The second of his books is called Sha'arei HaAvoda (The Gates of Divine Service). It is based on the first book of Tanya, which outlines the specific divine service of the Beinoni (the "Average Man"; see the article on Tanya). It was in this book, and in Avodas HaLevi, that Rabbi Aharon systematized his approach to divine service: Rabbi Aharon emphasized the importance of heartfelt emotions as a tool of connecting with the Divine. He argued that, contrary to Rabbi Dovber Schneuri's position, cold and intellectual contemplation cannot lead to true self-nullification. Only by openly and emotionally desiring to cleave to God can one attain something approaching nullification before the Infinite (the highest goal of Chabad Chassidism).

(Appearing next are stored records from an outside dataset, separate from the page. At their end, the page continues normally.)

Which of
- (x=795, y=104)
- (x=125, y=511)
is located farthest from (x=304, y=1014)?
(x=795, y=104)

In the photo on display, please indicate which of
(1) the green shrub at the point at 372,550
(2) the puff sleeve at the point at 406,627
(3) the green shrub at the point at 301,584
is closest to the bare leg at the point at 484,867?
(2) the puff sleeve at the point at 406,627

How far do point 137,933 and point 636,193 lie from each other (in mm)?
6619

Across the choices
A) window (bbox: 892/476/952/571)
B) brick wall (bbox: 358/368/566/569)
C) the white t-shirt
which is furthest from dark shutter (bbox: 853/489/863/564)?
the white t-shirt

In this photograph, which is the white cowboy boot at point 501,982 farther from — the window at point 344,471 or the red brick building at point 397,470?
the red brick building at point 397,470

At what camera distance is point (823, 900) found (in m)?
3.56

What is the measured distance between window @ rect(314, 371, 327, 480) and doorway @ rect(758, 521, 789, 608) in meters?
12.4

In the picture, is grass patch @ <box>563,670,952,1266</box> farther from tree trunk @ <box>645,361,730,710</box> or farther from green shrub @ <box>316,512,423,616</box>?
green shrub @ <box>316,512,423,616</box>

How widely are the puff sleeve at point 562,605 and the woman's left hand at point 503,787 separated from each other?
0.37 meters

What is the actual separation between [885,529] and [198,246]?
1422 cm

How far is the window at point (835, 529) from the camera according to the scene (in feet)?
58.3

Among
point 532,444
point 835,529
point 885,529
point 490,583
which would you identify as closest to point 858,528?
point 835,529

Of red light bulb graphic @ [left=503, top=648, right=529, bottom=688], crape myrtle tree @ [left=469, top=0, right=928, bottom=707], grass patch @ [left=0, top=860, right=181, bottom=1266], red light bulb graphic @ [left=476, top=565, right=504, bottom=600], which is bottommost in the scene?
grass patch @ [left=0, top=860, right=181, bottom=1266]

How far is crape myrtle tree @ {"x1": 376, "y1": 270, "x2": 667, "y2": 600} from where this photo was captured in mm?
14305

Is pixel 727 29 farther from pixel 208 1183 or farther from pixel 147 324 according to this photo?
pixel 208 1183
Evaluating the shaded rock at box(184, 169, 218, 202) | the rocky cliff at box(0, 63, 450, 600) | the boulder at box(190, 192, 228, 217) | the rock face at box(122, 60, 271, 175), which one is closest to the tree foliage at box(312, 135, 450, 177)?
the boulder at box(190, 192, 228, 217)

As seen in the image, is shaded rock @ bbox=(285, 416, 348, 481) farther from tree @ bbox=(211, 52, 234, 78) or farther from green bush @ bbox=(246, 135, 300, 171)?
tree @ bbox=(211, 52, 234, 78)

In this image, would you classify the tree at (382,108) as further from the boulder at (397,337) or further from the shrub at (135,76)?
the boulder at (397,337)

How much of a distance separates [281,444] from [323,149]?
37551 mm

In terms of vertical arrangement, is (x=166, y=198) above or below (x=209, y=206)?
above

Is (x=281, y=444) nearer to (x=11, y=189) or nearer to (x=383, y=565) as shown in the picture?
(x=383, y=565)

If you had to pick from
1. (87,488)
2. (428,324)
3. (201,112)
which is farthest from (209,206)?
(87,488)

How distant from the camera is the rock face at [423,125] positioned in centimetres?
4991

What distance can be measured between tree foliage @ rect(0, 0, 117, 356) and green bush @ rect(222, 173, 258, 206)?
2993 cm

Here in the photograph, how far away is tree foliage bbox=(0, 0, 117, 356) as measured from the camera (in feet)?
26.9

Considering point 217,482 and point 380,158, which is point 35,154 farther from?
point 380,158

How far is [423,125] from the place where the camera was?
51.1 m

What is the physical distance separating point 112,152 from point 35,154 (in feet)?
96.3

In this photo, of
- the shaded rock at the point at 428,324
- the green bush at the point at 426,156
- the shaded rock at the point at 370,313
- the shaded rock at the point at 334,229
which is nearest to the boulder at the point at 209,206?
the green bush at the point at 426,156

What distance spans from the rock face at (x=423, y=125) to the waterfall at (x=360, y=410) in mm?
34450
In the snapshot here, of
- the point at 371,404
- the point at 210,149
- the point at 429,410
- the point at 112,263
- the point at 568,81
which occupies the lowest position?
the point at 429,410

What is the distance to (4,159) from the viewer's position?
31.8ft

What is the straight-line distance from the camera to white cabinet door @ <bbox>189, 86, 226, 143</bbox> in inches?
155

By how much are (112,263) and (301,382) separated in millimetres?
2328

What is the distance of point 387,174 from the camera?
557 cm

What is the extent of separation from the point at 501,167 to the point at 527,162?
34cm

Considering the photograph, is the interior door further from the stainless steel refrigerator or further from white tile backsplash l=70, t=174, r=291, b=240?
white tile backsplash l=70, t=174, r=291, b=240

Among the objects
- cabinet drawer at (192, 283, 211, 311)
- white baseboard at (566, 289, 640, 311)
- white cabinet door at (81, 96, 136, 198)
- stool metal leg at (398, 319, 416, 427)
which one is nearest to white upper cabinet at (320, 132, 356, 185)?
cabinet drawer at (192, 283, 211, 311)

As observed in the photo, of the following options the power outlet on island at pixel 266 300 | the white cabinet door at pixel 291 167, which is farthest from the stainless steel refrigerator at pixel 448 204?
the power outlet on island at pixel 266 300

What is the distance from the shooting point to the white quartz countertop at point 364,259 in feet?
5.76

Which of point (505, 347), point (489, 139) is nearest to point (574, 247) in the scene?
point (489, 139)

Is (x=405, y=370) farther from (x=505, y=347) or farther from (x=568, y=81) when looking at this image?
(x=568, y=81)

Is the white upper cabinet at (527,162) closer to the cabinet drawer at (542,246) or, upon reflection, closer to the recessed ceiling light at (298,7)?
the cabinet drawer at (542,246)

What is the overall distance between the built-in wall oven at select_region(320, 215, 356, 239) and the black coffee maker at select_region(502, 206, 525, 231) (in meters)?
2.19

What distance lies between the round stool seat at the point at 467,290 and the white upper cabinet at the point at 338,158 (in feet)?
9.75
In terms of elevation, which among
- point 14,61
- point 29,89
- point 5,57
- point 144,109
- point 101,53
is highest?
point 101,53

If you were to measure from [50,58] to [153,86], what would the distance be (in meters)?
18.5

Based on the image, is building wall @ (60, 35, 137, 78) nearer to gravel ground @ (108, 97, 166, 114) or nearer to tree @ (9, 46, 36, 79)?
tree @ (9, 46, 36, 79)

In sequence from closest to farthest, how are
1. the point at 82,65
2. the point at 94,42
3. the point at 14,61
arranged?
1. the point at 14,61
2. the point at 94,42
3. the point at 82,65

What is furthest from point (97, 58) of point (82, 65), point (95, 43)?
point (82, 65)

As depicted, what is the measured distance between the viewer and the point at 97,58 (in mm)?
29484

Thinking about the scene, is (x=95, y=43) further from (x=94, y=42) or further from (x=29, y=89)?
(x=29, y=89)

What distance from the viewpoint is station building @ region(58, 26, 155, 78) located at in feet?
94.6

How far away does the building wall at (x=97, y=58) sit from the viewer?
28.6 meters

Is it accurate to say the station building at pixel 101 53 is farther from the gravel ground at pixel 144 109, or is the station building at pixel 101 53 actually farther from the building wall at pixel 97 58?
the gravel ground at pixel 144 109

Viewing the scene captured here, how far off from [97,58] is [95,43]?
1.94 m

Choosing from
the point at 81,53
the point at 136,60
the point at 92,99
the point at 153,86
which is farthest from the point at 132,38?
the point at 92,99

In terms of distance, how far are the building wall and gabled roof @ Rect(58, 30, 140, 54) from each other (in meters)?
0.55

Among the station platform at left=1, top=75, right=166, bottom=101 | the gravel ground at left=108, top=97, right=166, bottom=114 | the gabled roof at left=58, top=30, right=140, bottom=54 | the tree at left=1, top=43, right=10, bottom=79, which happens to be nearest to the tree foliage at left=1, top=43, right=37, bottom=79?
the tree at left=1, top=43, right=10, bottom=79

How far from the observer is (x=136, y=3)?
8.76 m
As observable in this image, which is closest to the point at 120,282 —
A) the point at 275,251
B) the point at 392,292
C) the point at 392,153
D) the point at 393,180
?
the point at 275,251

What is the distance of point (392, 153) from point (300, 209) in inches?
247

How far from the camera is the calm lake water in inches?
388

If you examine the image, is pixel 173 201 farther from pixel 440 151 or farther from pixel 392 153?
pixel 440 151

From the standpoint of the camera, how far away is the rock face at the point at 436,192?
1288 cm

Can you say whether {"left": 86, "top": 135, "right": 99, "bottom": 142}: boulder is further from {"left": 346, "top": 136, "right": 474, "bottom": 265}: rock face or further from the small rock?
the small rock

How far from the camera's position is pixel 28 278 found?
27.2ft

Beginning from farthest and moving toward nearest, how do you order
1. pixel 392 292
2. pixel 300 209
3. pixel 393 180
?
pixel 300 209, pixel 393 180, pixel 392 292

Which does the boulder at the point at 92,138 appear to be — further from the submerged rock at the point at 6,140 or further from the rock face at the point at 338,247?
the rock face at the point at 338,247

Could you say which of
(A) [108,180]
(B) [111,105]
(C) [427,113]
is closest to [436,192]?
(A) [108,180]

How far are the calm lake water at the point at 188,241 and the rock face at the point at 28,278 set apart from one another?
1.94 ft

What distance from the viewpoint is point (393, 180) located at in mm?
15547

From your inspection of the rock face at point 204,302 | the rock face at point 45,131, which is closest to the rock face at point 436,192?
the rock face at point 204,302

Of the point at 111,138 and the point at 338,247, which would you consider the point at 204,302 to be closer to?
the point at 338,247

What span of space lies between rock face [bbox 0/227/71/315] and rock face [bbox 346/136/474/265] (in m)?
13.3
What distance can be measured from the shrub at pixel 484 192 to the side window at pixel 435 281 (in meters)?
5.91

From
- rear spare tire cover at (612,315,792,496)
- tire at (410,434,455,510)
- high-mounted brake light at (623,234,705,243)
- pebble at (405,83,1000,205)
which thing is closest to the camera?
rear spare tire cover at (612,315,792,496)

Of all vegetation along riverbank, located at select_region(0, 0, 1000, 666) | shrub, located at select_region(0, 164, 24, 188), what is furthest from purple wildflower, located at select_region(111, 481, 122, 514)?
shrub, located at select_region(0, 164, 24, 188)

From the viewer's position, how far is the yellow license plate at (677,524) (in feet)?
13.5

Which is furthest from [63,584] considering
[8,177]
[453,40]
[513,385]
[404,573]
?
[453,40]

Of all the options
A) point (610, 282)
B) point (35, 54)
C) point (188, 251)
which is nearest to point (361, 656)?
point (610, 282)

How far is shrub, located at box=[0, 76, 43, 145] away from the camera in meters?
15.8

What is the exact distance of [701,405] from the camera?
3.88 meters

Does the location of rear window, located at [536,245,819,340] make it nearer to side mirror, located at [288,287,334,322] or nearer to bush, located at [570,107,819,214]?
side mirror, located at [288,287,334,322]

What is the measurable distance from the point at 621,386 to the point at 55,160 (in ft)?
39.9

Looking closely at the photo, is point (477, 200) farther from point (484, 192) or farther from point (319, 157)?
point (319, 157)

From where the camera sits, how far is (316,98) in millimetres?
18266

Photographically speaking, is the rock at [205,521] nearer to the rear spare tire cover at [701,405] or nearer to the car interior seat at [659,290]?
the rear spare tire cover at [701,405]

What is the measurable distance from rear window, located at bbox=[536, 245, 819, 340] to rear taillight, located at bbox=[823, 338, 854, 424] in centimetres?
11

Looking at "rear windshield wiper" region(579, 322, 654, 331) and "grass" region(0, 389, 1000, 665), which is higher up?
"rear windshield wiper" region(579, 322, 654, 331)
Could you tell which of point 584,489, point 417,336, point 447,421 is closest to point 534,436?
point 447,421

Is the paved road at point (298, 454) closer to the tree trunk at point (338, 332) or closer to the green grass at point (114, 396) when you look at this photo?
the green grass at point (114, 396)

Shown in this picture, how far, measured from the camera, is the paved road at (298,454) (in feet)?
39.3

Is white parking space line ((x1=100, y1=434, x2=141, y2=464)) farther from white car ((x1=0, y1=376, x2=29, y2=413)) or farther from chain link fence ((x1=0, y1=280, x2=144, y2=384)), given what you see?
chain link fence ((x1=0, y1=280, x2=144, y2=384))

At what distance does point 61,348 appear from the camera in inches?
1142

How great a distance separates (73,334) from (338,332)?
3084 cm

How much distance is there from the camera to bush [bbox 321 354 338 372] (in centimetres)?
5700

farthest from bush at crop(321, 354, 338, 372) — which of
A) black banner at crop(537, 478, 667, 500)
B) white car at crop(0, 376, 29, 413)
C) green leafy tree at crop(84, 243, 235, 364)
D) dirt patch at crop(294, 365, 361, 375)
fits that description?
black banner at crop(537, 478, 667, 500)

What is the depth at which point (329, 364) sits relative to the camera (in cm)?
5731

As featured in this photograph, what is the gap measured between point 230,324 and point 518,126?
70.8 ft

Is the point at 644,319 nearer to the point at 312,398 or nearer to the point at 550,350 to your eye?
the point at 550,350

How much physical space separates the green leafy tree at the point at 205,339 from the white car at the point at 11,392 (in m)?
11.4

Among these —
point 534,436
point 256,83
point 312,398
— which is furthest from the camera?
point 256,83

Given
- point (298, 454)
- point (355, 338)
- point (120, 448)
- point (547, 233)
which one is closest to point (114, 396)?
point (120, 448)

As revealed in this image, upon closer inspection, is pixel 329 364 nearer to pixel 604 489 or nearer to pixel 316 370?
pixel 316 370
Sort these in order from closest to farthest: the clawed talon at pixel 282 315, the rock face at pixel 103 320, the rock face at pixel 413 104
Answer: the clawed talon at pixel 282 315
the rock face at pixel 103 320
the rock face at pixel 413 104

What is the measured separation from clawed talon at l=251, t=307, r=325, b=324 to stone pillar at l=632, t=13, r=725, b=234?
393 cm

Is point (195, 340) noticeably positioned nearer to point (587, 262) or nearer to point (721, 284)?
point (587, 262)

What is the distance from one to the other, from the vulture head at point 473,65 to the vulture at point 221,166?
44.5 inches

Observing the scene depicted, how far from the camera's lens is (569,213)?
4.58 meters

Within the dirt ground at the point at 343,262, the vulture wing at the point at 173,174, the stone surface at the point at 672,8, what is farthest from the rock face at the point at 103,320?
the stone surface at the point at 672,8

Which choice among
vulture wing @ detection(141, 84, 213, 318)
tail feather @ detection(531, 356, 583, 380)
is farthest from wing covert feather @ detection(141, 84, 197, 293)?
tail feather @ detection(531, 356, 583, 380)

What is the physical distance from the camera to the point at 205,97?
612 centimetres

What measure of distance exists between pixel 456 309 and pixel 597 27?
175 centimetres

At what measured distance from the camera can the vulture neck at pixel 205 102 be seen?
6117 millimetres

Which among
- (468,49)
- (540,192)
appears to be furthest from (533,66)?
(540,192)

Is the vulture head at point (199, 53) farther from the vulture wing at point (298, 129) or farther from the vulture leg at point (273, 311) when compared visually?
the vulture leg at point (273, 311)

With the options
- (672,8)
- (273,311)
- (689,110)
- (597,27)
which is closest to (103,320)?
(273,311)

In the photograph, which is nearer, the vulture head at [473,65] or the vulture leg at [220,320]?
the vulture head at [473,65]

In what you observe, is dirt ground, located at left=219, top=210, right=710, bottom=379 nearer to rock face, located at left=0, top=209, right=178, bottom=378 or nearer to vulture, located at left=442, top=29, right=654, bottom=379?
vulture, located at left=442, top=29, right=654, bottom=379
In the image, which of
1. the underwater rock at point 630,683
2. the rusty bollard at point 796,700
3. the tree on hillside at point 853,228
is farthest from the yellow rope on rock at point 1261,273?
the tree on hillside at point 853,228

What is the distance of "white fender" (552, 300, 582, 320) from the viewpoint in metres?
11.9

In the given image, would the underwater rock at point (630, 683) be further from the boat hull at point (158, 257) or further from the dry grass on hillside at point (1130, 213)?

Rabbi Dovber, by contrast, called that approach a glorification of the self.

Rabbi Aharon's students compiled many of the oral discourses that Rabbi Aharon gave, and some of the discourses that he either wrote himself or transcribed from discourses given by Rabbi Shneur Zalman. That compilation is called Avodas HaLevi.

While his books are not commonly studied within Chabad circles today, they are widely respected for their scholarly insights and broad scope. Furthermore, the Toldos Avraham Yitzchak Rebbe instructed his Chassidim to study Rabbi Aharon's books. The discourses constitute explanations of passages in the Torah, or concepts in Torah thought, in the light of his Chassidic outlook.

== The second Rebbe ==
After Rabbi Aharon died, his son, Rabbi Haim Raphael HaLevi ben Aaron of Staroselye (d. 1842), became rebbe in his place. However, the dynasty did not last into the next generation. Most chassidim of the Strashelye returned to Chabad-Lubavitch in the third generation, accepting Menachem Mendel Schneersohn as their rebbe.